脳の中でアハ!細胞が発火し、おなじみの人物への連想につながりました。一人は『地下室の手記』の地下室人です。「自然法則に妥協しない」と強気ですが、実際には「‘ににんがし’にあかんべえ」するのが関の山という、御託の多いジタバタ男です。それから『罪と罰』のラスコーリニコフがいます。彼は自分の犯罪について「はたして自由意志だったのか?そうでないなら罰って何だろう」とわけがわからない悩み方をする、これまた、はた迷惑な空想男子です。本書で彼らに対する示唆を得られるだろうか、そう思って読み始めました。

『哲学入門』の著者の語り口はカリスマ塾講師さながらです。平易で懇切丁寧、ギャグで気を惹くなどの工夫満載。にもかかわらず、内容はとても難解でしばしばお手上げ状態になりました。ひ弱な脳には重労働でしたが、飛ばし読みをしながらもなんとか読み終えることができたのは本書における著者のミッションが明快で一貫していたからです。「理系崩れの哲学かぶれ」という著者の研究・教育方針は「哲学と科学の境目をなくそう」。その方針に則り、本書が試みるのは唯物論的・発生学的・自然主義的観点を基本姿勢とする『哲学入門』です。

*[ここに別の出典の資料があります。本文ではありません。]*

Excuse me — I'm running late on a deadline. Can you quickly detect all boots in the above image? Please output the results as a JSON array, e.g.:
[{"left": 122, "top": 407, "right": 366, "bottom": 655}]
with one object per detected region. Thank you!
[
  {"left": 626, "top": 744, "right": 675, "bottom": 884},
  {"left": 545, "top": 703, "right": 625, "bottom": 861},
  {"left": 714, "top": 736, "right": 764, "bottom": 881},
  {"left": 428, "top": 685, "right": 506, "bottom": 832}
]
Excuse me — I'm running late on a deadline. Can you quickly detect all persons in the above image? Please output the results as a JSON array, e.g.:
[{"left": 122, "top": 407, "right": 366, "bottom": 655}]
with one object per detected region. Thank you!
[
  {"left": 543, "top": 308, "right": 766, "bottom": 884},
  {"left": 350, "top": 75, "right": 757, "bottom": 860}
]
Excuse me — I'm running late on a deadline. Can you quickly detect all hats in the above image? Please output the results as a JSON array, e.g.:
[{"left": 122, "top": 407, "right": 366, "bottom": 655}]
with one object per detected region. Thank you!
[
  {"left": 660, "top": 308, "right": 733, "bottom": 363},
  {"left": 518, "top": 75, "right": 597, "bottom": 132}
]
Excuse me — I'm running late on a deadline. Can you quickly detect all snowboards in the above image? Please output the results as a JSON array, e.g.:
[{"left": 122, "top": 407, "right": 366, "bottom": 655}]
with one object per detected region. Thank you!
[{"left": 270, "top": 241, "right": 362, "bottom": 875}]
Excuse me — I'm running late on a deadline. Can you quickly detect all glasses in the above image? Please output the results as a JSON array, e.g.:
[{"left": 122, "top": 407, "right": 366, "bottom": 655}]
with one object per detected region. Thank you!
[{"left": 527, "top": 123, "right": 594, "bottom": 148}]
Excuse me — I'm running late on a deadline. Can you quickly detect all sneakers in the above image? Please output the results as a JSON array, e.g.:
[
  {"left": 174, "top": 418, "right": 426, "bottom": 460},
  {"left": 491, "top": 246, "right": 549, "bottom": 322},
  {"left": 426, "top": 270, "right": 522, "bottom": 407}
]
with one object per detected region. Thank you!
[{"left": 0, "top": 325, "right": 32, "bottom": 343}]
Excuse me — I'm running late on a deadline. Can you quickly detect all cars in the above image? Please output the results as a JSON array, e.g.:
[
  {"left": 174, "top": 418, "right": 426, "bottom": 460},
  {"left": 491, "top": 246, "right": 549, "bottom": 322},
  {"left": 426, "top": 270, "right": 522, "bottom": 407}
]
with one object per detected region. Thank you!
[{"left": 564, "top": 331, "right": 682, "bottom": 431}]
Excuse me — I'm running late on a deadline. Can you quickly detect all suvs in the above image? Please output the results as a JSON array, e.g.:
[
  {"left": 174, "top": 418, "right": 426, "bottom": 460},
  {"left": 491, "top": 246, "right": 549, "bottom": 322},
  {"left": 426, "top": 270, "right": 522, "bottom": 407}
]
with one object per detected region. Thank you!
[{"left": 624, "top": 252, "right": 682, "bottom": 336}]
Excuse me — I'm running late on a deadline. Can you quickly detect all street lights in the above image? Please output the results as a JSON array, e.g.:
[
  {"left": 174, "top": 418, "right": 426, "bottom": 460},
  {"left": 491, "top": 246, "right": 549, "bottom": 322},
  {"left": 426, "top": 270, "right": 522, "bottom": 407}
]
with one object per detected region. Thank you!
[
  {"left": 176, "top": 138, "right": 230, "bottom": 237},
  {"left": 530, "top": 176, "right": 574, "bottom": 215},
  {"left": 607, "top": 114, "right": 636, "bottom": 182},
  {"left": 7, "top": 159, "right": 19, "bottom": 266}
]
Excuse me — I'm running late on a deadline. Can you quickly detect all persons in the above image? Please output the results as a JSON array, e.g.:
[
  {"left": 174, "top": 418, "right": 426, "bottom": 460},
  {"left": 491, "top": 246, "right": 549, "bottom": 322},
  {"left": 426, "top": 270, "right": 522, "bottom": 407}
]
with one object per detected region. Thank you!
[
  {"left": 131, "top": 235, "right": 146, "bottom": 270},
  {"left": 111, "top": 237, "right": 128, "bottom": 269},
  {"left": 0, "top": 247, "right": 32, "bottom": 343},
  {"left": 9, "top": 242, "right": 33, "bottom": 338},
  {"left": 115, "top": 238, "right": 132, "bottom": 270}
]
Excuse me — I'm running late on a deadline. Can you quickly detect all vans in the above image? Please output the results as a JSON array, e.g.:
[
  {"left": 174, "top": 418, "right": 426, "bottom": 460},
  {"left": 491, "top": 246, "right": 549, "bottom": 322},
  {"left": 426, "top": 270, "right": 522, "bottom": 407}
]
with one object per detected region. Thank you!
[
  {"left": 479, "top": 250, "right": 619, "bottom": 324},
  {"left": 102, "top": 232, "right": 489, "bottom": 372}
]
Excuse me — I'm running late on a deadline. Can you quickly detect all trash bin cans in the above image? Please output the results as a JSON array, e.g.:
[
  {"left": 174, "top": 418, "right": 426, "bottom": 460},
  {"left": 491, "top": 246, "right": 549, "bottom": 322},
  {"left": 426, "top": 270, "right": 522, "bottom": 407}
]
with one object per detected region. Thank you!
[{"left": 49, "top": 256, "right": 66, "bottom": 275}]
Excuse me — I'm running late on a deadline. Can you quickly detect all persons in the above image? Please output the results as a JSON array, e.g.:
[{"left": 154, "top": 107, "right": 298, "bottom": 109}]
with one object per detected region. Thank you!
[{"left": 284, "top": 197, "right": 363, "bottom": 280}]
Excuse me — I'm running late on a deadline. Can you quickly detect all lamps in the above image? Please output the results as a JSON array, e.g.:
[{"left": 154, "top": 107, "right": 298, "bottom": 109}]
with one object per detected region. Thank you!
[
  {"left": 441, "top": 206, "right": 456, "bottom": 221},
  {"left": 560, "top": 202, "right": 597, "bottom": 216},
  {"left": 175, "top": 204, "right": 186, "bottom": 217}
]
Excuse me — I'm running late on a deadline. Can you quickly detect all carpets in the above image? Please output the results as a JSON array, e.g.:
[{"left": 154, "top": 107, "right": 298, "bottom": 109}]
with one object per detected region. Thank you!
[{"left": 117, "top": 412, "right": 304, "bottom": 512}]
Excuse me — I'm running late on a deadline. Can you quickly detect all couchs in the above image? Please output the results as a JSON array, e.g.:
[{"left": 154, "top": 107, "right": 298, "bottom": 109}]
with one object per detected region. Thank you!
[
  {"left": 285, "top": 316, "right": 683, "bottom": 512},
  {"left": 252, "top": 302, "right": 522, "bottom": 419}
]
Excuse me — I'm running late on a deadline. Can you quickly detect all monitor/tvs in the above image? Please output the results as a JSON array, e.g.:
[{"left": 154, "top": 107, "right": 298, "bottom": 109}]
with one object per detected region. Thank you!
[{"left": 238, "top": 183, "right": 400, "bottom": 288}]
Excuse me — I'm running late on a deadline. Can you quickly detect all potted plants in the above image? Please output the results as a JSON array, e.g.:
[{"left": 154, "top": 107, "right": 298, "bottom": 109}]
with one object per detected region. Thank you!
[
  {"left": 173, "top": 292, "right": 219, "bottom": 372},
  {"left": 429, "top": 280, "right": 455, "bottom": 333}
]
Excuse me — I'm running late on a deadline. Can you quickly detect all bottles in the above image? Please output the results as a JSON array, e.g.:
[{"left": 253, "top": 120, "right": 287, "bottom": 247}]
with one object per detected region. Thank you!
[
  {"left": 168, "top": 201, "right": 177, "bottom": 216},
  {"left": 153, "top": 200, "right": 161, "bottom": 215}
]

この世界にあるのはモノ(物理的対象)だけという世界観に立った上で、日常生活に現れる抽象的な対象(「存在もどき」)がなぜ存在するのか。意味・機能・情報・表象・目的・自由・道徳を取り上げて、それら「存在もどき」を「モノだけ世界観」の中に描きこもうとしています。その情熱は真摯で頼もしく感じられました。とはいえ、理系の説明の大半は理解できなかったというのが正直なところです。それでも、いくつかのインスピレーションを得ることができました。

「情報・知識は人間特有の概念ではなく自然界にもある」
「自己は実体というより組織化のされ方である。自己と呼ばれる組織化を経由している行為が責任のある行為なのである」
「生きること総体に目的はない。人生は短めの目的手段連鎖の集まりである」


これまでいくら考えても埒が明かなかった問題、たとえば、目的とか自由について、進化論や発生学の観点から読み解く、といったアイディアそのものが私にとっては大発見でした。

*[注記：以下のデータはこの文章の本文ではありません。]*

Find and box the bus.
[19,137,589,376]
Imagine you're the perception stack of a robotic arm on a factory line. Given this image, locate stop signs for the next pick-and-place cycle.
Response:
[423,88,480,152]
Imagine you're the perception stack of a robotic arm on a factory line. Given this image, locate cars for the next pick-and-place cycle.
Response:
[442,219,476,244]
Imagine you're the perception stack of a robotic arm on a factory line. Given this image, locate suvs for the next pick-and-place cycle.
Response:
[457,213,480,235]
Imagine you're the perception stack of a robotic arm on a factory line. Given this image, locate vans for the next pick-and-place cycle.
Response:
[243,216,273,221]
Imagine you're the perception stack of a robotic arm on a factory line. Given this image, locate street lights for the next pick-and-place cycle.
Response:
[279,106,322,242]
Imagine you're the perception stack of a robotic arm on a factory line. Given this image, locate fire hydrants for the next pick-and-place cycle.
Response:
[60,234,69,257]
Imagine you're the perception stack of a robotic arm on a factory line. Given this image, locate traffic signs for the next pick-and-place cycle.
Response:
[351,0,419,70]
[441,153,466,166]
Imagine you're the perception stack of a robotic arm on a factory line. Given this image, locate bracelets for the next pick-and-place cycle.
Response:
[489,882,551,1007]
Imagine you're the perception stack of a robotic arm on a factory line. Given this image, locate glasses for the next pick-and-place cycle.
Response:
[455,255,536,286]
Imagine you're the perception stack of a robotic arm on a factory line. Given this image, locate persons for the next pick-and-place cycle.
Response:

しかし、章が進むにつれて納得度は下降気味になり、書評でもっとも注目した、自由・道徳の部分には物足りなさが残りました。

そういえば、朝日新聞の書評には次のように書いてありました。(評者は批評家の佐々木毅氏)

<従来の「哲学」はともすれば「文学」に接近するが、そちらの方向には敢然と背を向け、日進月歩の「科学」の達成と歩を同じくしようとする「哲学」。そして著者は、これこそが本物の「哲学」だと言うのである> 

しかし、「哲学」を物語るという行為は「文学」に無縁ではないはず。一人のドストエフスキーかぶれが『哲学入門』に興味を抱いたという小さな事実を戸田山さんに伝えたい、と思ったりもしました。最後の章「人生の意味」の中(以下)に、ドストエフスキー的なテーマが響いているように感じました。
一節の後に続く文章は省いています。